We were learning what our Allies, and the enemy too, suffered in the winter fighting of Verdun and the Ypres salient. The Europeans, we must not forget, were fighting in their own climate. They were used to having their oxygen served in the humidity of a clammy sponge pressed close to their nostrils; we to having our oxygen served in dry air. We suffered less at home when ice covered lakes and streams than in mists and rains in France at forty and fifty degrees. There is sunshine on snow-drifts and frosty window-panes in our northern States in midwinter, as well as on the shores of the Gulf of Mexico; but we never saw sunshine, as we know sunshine, in the Meuse-Argonne, though there were days which the natives called fair, when the sun was visible as through a moist roof of cheese-cloth.

"I'd charge a machine-gun nest single handed, if I could first sit on a steam radiator for half an hour," one of our soldiers said.

It was summer during the Château-Thierry fighting; a kindly summer, resembling our June in the northern, or our April in the southern States. The enthusiasm of our first important action gave hardships a certain glamour. Men could sleep on the ground without blankets; the wounded did not suffer greatly from cold, if they remained out over night. Cold rations were tolerable. Clothes and earth dried soon after a rain. Fox-holes did not become wells on the levels, and cisterns on the slopes. Guns and trucks did not cut deep ruts beside the roads or in crossing the fields. Summer was ever the time for war in temperate climates; winter the time of rest. It was so in our Civil War.

The battlefield was a sombre brown, splashed by liquid grays. No bright colors varied the monotony of the landscape except the hot flashes from gun-mouths; there were none overhead against the leaden and weeping sky except the red and blue of the bull's-eye of an aeroplane, and the gossamer sheen of its wings. Khaki uniforms and equipment, and the tint of trucks, automobiles, caissons, and ambulances were all in the protective coloration of the surrounding mud. A horse with a dappled coat, or with dark bay or black coat, shining in the mist, was a relief. The sounds were the grating of marching hobnailed shoes, the rumble of motor-trucks and other transport, the roar of the guns, the strident gas alarm, the bursts of shells, the staccato of machine-guns: all in an orchestrated efficiency which wasted not even noise in conserving all energy to the end of destruction—if we except the song of marching companies at the rear, and the badinage with which men diverted one another and themselves from their real thoughts.
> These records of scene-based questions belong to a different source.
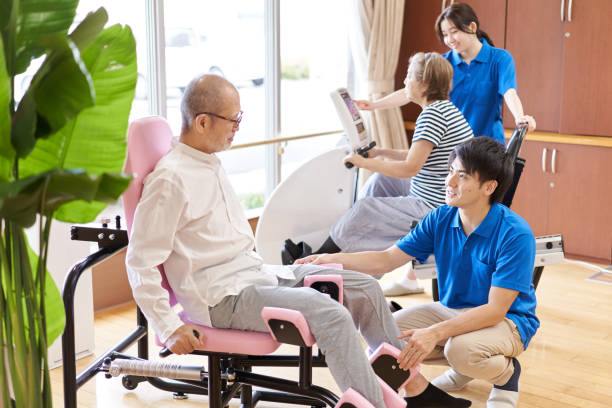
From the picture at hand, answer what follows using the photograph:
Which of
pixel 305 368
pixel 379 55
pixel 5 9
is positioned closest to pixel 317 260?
pixel 305 368

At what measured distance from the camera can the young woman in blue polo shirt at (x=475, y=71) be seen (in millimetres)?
3646

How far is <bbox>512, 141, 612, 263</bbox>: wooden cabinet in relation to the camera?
4.34m

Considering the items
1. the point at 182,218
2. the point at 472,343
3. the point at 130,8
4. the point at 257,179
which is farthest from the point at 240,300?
the point at 257,179

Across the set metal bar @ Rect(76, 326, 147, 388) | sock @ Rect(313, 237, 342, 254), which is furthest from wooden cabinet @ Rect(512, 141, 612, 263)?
metal bar @ Rect(76, 326, 147, 388)

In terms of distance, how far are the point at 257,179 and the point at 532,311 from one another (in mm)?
2323

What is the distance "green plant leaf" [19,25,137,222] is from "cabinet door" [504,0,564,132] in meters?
3.45

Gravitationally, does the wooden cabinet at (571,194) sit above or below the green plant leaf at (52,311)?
below

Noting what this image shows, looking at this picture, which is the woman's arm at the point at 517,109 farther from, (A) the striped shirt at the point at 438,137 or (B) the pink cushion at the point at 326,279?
(B) the pink cushion at the point at 326,279

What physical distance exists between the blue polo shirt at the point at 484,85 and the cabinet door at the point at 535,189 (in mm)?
783

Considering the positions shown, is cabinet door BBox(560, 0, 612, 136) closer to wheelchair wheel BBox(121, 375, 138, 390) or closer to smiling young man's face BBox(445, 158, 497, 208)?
smiling young man's face BBox(445, 158, 497, 208)

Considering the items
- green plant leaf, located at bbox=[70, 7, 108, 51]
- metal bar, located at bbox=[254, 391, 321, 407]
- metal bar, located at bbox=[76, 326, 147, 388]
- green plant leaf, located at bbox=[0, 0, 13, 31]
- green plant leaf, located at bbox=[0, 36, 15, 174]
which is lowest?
metal bar, located at bbox=[254, 391, 321, 407]

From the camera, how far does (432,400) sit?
7.99 ft

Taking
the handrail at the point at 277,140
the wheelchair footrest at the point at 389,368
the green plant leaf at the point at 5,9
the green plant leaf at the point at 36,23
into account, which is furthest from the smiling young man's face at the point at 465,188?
the handrail at the point at 277,140

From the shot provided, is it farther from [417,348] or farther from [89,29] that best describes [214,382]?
[89,29]
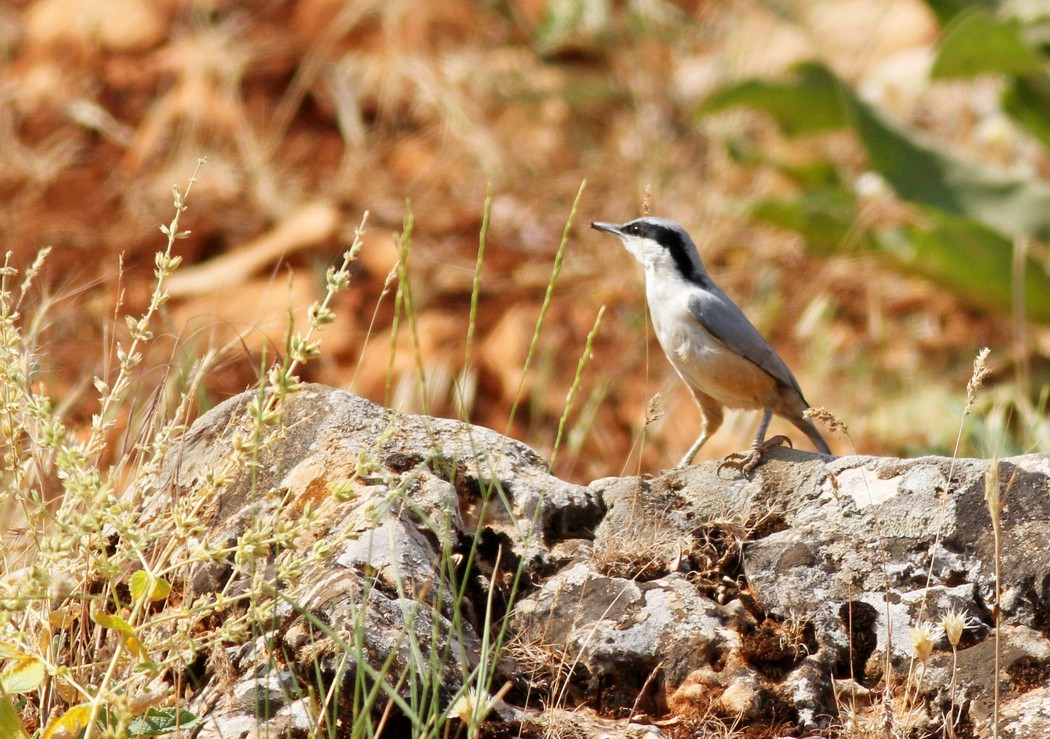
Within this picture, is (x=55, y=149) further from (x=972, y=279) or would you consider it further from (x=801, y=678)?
(x=801, y=678)

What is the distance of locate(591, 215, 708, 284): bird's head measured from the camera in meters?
4.91

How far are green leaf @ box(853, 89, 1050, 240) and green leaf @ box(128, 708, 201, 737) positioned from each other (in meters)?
6.07

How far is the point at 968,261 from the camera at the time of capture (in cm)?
773

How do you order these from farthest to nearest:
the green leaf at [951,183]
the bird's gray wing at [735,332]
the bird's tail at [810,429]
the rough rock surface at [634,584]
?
the green leaf at [951,183], the bird's tail at [810,429], the bird's gray wing at [735,332], the rough rock surface at [634,584]

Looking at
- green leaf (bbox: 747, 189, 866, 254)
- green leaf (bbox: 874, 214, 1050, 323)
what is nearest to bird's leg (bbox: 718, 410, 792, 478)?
green leaf (bbox: 874, 214, 1050, 323)

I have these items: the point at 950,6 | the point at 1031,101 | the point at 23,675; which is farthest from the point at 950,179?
the point at 23,675

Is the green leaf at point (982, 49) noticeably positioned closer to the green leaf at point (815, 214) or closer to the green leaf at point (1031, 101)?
the green leaf at point (1031, 101)

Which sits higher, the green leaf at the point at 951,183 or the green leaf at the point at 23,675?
the green leaf at the point at 951,183

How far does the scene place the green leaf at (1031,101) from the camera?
26.4 ft

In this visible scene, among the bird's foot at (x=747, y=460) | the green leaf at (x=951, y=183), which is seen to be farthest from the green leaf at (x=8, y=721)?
the green leaf at (x=951, y=183)

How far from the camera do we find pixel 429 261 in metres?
9.59

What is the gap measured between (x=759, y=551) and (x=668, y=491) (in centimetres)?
37

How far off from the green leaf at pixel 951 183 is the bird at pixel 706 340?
127 inches

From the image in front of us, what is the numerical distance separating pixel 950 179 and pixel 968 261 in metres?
0.56
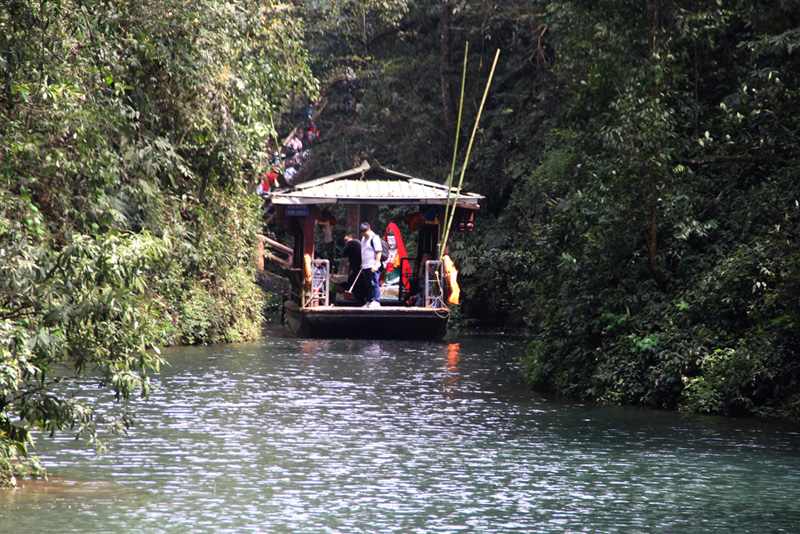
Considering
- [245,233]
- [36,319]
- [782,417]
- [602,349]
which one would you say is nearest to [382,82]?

There were the one-way roads where all the traffic was going in one direction, either to or from the front, all day and all night in orderly procession. Along the roads our negro laborers, who all seemed to be giants, kept filling in stones and shoveling in earth to mend broken places. They were in a marvelous world, whose diversions tempted a holiday spirit. They rested on their spades as they watched a general's car, or a big gun, or a tank, or one of a dozen other wonders on wheels pass by; or, the whites of their eyes showing, looked around at the sound of the burst of a shell or an aviator's bomb; or aloft at the balloons and passing aeroplanes and duels in the air.

"How do you like this weather?" I asked one.

"It's ve'y penetratin' and ve'y cold, seh," he replied. "They say it keeps on getting colder and colder, and penetratin'er and penetratin'er, and spring nevah comes."